-------- TEXT BLOCK

What are your thoughts on the ever increasing number of social apps out there? Wish they would stop? Keep them coming? Do you think there is something that most are missing?
I remember before Yik Yak arrived on the scene, anonymous ephemeral communication wasn't popular. Sure there's Craiglist, but part of what made Yik Yak popular is that it not only adapted to the way people wanted to communicate, but it refined it. It created a space that was participation only and had an agreed-upon code of conduct.
Hundreds of social apps enter the market every month, but the reason so many fail is because they try to keep up with the standard. Bumble and Happn both tried to replace Tinder, but couldn't because the value of communication hardly changed. Bumble surely gives women more power into the dynamics of online dating, but women not having power was hardly an issue given Tinder's match process. The saturation of refinement has already piqued in that market.

----------------

- TASKS TO COMPLETE
1 > According to the post on social apps, why couldn't Bumble and Happn replace Tinder? Answer in one to three sentences.
2 > Reproduce the post on social apps from "Hundreds of social" up to and including "in that market.".

-------- DATA BELOW

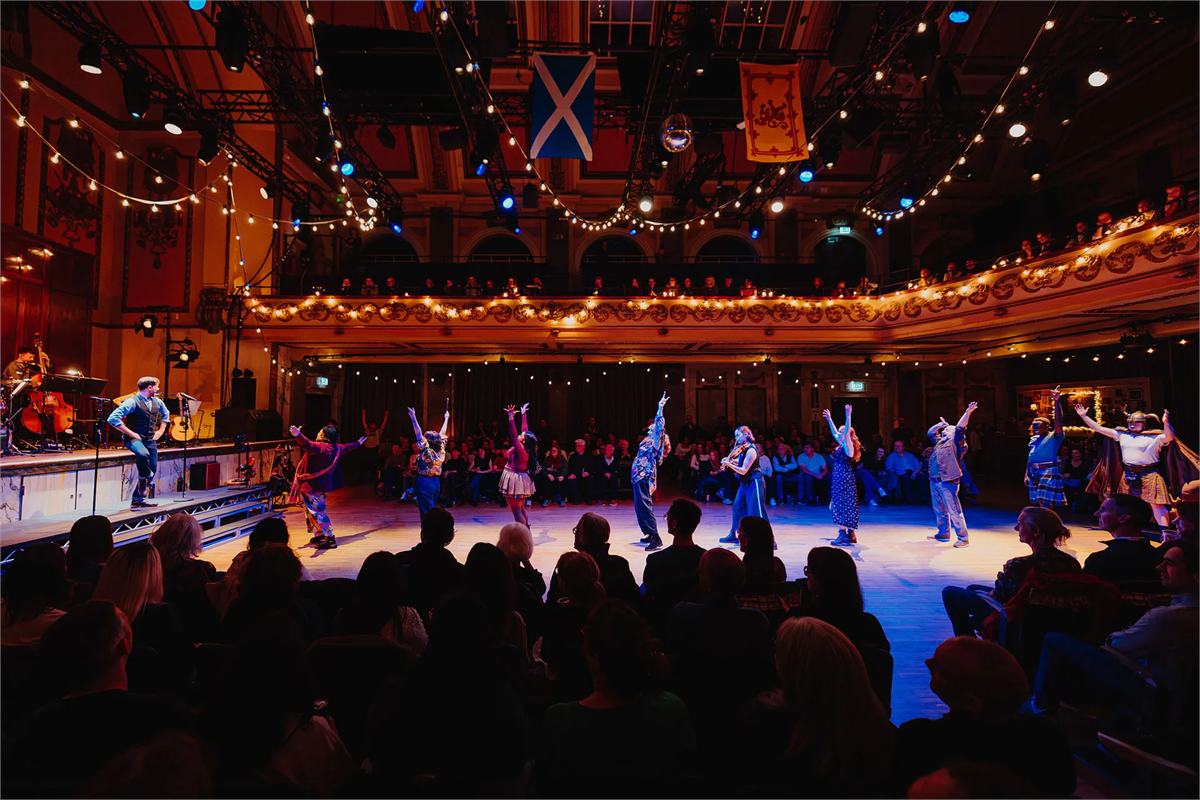The company of Ceilidh the Musical leading a dance at Shoreditch Town Hall. Photo by Luke Dyson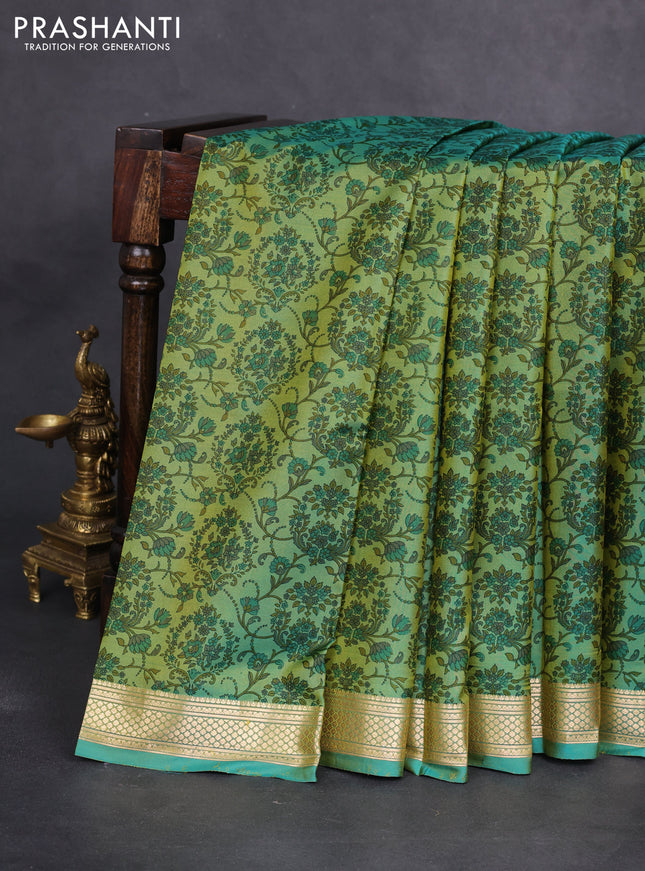 Printed silk saree dual shade of teal green with allover prints and zari woven border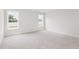 A bright bedroom with two windows allowing natural light and neutral-colored carpeting at 89 W Emily Gardens Dr, Selma, NC 27576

----------------

- RESULTS BY TASK
1 > Bumble and Happn couldn't replace Tinder because the value of communication hardly changed. Bumble does give women more power in online dating, but women lacking power was hardly an issue given Tinder's match process.

2 >
Hundreds of social apps enter the market every month, but the reason so many fail is because they try to keep up with the standard. Bumble and Happn both tried to replace Tinder, but couldn't because the value of communication hardly changed. Bumble surely gives women more power into the dynamics of online dating, but women not having power was hardly an issue given Tinder's match process. The saturation of refinement has already piqued in that market.